▸ **EXCERPT**
↓↓↓
A bullet pierced the upper part of his right ear, Trump said. The shooter is dead, as is a bystander, according to the Butler County district attorney.

Donald Trump's Bloodied, Defiant Image After Shooting Pumps Up His Voter Base

A moment of terrifying political violence at a Pennsylvania rally Saturday instantly turned into a piece of Donald Trump iconography that's likely to turbocharge his presidential bid. 

Images of a defiant Trump - with his fist raised over his head and his bloody right ear, as Secret Service agents surround him and the American flag waving in the background - are blazing across social media and television.

His supporters, many of whom viewed him as a movement figure and martyr long before the violence on Saturday, seized on the photos as a metaphor for the former president's resiliency.

A bullet pierced the upper part of his right ear, Trump said. The shooter is dead, as is a bystander, according to the Butler County district attorney.

Several vice presidential hopefuls and senators voiced their support and shared images from the scene, while billionaire Elon Musk posted a message on X that said: "I fully endorse President Trump and hope for his rapid recovery."

David Urban, an informal Trump adviser and lobbyist who helped to run his operation in Pennsylvania in 2016, said he expects the shooting to unify Americans behind Trump.

"Donald Trump is a fighter," Urban said. "That photo will be iconic."

Political Division
The gunfire at the rally speaks to the divisiveness and contentiousness of this rematch of the 2020 presidential contest between Trump and President Joe Biden, as well as a looming sense of political violence that now permeates through the political discourse.
↑↑↑
▸ **DATA FOR THIS TASK**
↓↓↓
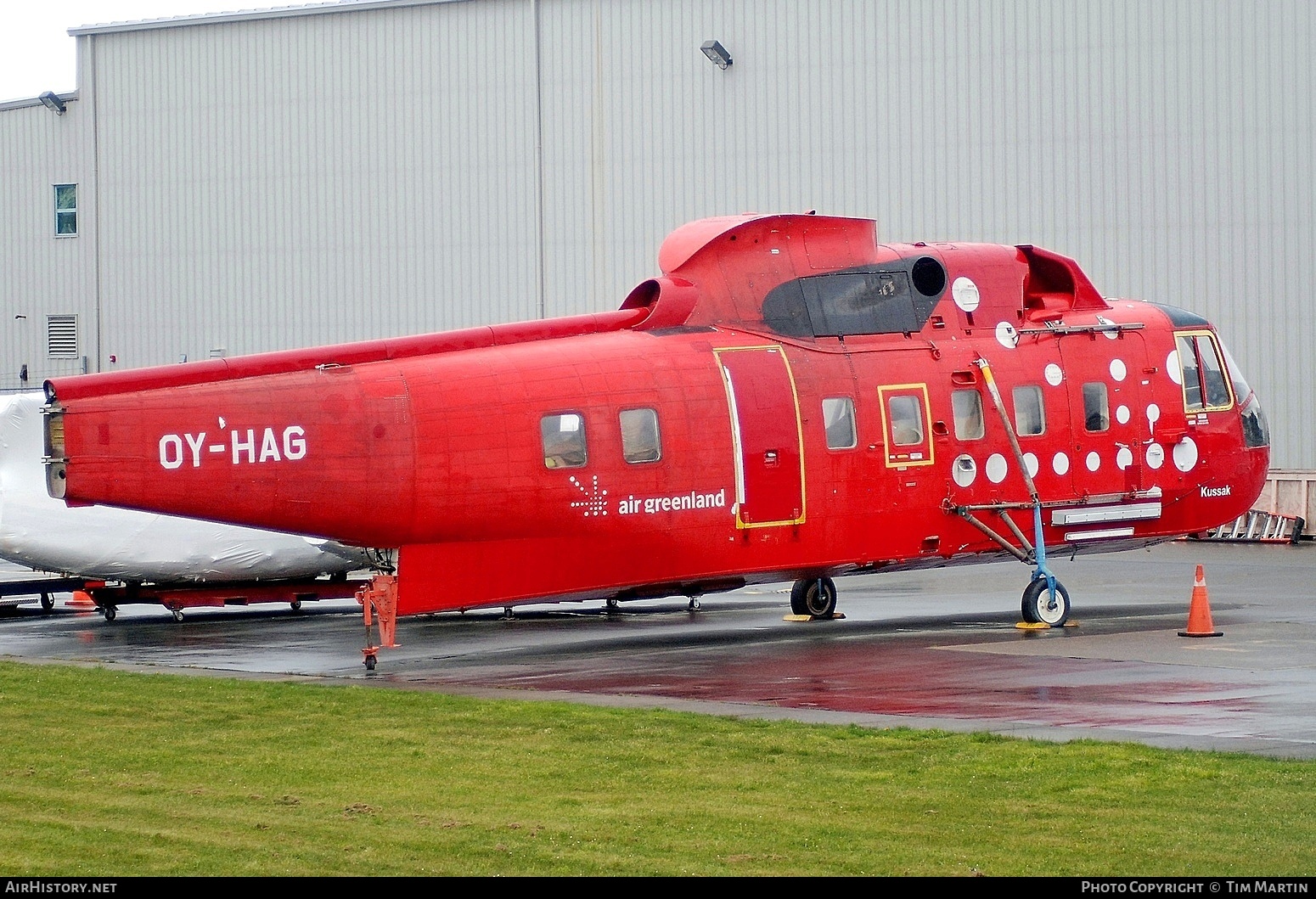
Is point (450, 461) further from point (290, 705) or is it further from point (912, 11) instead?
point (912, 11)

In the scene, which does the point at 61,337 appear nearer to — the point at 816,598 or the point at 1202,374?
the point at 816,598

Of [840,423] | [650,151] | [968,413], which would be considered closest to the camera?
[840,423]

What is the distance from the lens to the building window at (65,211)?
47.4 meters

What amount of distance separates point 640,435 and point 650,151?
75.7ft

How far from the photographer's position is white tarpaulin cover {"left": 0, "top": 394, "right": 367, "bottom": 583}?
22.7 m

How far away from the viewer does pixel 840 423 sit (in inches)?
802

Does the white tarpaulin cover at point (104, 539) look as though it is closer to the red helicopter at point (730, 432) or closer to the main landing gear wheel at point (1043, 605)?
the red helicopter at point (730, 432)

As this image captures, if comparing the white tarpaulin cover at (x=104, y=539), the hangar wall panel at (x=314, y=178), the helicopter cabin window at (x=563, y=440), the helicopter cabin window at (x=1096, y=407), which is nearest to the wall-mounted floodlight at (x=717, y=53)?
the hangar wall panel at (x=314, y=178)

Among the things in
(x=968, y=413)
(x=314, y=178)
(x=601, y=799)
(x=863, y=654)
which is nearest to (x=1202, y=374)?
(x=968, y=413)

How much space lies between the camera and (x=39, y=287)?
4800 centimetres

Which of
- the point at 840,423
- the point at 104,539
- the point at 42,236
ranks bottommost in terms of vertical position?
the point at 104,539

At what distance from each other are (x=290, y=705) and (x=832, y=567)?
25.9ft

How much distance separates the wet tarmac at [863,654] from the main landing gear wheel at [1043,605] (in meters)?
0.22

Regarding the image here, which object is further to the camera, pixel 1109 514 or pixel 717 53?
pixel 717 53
↑↑↑
↓↓↓
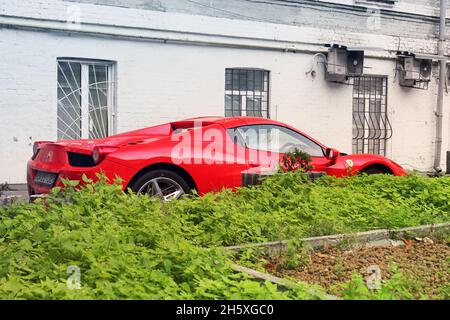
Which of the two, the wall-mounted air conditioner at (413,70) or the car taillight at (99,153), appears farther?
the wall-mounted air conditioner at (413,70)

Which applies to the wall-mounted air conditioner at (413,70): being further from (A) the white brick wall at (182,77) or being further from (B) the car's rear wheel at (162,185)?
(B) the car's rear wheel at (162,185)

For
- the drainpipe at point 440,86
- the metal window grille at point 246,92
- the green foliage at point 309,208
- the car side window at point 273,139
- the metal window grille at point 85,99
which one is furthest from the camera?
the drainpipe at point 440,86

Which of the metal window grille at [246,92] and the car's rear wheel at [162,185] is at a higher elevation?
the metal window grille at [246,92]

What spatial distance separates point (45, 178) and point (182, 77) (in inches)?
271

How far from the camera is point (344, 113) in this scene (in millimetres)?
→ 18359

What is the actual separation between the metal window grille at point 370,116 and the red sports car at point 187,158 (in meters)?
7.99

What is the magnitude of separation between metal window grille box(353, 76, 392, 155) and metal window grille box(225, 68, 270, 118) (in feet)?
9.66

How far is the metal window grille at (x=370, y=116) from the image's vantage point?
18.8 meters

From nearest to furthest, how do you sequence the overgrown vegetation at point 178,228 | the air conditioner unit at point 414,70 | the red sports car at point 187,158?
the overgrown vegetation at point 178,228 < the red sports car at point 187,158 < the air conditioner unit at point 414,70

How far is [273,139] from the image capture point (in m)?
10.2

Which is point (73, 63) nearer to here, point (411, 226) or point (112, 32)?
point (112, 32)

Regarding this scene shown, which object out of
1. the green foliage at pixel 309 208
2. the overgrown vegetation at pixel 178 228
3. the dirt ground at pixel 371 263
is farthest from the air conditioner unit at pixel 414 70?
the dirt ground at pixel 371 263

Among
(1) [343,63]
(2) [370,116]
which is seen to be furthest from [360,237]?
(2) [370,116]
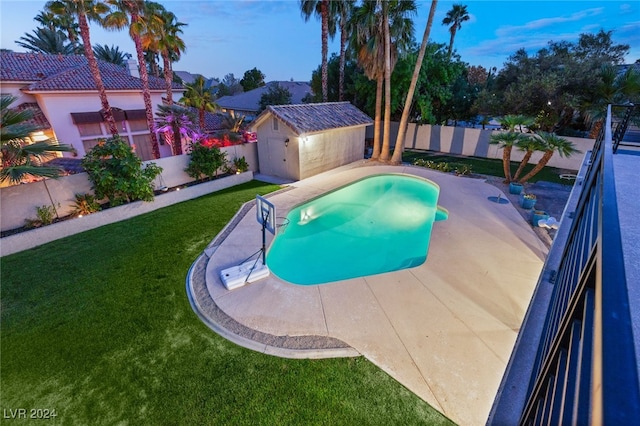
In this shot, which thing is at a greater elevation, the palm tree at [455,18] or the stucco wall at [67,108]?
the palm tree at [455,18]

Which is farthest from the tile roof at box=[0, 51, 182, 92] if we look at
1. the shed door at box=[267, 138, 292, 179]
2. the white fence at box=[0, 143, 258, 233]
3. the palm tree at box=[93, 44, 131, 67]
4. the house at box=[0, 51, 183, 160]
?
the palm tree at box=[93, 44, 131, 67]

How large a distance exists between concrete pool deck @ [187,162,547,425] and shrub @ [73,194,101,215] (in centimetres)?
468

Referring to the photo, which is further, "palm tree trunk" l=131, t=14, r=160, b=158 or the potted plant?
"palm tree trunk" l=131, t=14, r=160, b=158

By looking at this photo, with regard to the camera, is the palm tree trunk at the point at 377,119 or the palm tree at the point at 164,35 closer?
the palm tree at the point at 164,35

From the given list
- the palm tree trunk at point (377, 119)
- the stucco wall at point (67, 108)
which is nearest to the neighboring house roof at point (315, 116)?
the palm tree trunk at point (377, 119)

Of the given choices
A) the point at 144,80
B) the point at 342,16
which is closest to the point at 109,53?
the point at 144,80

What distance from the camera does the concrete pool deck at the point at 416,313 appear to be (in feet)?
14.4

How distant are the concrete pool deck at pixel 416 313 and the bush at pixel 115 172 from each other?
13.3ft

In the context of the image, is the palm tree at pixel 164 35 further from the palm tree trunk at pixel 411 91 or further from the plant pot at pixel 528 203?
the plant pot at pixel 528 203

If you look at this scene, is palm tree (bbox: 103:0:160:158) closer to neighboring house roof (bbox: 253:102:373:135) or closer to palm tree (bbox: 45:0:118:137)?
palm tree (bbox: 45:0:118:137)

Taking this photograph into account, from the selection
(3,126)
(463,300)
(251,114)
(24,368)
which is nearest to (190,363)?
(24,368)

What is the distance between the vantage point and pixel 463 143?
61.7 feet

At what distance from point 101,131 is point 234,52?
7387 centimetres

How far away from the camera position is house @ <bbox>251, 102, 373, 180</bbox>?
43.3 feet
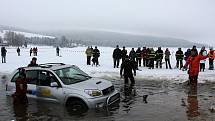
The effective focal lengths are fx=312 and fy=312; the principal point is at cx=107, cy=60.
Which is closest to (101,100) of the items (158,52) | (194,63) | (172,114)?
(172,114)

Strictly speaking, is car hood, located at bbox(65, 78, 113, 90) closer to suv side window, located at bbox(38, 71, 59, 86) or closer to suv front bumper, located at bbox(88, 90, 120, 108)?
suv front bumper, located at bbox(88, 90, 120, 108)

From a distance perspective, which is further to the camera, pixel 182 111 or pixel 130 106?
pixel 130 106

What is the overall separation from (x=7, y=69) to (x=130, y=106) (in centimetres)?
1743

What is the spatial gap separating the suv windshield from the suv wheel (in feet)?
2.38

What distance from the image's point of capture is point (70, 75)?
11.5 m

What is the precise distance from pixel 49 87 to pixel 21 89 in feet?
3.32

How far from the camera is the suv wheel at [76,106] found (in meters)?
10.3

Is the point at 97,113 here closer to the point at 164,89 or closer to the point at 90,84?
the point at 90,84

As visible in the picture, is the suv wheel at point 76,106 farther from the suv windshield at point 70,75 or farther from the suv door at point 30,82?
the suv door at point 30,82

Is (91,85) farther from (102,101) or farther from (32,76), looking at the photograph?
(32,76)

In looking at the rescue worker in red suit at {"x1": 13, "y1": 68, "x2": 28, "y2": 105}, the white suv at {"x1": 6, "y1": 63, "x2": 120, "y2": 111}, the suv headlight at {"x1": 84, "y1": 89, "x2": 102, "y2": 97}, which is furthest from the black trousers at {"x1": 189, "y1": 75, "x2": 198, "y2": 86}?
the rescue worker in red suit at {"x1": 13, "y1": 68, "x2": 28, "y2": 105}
↑↑↑
↓↓↓
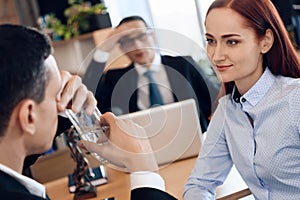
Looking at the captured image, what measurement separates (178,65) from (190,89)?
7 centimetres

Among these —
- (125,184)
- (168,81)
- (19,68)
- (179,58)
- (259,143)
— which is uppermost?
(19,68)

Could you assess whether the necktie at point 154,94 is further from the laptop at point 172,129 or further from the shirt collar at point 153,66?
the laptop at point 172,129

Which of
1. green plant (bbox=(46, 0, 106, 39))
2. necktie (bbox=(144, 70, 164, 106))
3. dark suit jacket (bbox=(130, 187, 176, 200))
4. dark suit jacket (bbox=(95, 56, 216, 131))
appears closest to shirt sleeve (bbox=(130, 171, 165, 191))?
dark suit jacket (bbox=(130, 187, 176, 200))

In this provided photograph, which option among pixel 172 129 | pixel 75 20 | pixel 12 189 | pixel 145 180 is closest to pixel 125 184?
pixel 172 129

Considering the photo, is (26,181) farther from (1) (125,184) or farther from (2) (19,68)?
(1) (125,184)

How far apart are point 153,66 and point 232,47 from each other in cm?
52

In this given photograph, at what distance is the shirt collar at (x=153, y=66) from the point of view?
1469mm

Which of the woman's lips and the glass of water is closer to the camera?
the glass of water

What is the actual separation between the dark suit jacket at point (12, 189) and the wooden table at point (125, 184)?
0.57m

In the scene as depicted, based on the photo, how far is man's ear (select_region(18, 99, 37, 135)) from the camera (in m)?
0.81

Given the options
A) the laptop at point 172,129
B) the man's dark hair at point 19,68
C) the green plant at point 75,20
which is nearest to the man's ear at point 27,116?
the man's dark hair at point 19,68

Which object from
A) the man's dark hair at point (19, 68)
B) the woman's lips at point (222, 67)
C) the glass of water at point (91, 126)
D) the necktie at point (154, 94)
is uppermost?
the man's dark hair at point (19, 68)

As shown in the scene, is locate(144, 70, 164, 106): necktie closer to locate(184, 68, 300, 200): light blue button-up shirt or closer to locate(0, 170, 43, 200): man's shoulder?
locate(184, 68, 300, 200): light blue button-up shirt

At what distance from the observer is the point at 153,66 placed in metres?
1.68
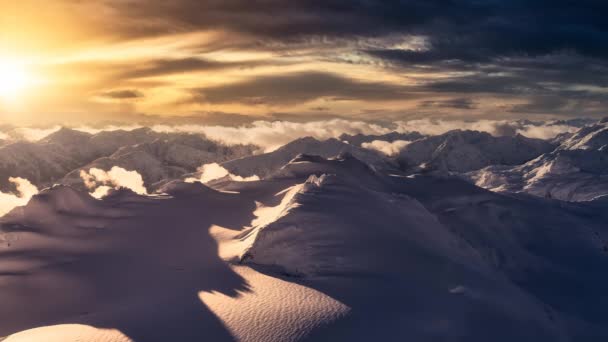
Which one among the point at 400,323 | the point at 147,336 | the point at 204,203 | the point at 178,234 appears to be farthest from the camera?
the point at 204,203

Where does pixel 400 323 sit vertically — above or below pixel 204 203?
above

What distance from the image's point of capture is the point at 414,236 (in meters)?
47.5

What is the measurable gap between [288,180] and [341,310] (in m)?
↑↑↑
▸ **PROBLEM SET**
**1.** Which people are named in the excerpt about the Trump rally shooting?
**2.** Which rows contain the word "overgrown"? Return every such line in full, treating uppercase and lowercase as different.

▸ **WORKED SOLUTIONS**
**1.** Donald Trump, Elon Musk, David Urban, Joe Biden

**2.**
From nearest to furthest, how do you sequence the overgrown vegetation at point 178,228 | the air conditioner unit at point 414,70 | the red sports car at point 187,158?
the overgrown vegetation at point 178,228 < the red sports car at point 187,158 < the air conditioner unit at point 414,70
2. the overgrown vegetation at pixel 178 228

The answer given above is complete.